However, as successes in deep red states like Kansas and Kentucky last year showed, support for abortion rights crosses partisan borders, which gives organizers an expanded pool of voters to draw on. The unsuccessful ballot measures in those two states, though, sought to roll back abortion rights rather than guarantee them; an amendment in Michigan that, like the proposal in Ohio, enshrined the right to an abortion passed with a 13-point margin in 2022—similar to Democratic Gov. Gretchen Whitmer's 11-point victory.
If the amendment does make the ballot, it would then need to win a majority of the vote this November in the face of fierce opposition from anti-abortion forces. The head of the right-wing Center for Christian Virtue predicted last month, “It’s going to be a true grassroots and TV campaign. This is going to be pulling out all the stops to beat this.”
This amendment would protect the right to an abortion until “fetal viability,” which is usually 23 or 24 weeks into a pregnancy, and would roll back a law Republican legislators passed in 2019 that effectively bans abortion after just six weeks. A state judge blocked that law last fall, but while the procedure is still legal up to 22 weeks’ gestation, Republicans have asked the state's conservative Supreme Court to reverse that ruling.
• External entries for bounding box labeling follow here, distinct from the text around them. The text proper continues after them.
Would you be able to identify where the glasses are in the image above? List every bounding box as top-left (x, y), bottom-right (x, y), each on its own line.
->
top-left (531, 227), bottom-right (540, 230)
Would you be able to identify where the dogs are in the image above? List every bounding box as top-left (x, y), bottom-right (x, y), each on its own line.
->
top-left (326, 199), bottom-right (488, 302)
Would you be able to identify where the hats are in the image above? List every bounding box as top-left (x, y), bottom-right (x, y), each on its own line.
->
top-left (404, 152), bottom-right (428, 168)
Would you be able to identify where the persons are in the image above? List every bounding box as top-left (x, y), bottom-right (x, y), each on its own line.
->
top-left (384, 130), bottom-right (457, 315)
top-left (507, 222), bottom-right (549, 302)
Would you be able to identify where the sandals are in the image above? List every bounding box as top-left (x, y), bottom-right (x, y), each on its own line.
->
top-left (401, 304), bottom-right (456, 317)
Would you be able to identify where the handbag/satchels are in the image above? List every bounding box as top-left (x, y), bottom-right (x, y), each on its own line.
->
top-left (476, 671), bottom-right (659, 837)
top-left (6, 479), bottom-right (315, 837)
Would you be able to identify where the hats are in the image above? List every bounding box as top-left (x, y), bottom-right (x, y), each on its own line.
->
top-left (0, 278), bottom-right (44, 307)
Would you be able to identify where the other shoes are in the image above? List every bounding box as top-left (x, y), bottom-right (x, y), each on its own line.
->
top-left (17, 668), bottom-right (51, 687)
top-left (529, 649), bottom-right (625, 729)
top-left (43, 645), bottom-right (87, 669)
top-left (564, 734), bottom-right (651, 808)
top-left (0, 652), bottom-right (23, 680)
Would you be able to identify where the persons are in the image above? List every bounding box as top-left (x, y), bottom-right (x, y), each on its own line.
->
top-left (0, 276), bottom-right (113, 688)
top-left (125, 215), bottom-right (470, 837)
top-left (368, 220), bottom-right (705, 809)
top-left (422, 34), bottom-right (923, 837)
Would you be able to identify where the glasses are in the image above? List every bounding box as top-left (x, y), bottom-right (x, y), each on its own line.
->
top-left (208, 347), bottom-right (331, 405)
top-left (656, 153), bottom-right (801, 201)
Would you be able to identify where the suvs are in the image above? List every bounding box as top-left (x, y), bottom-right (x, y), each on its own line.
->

Abortion rights supporters are moving forward this year, despite the smaller off-year electorate, in part because Republican legislators are working to place their own referendum on November’s ballot to require that future amendments win the support of 60% of voters instead of a simple majority. That measure, ironically enough, needs to win just a majority of the vote in order to pass and would impact any future amendments, though recent similar efforts by Republicans in other states have been rejected by voters.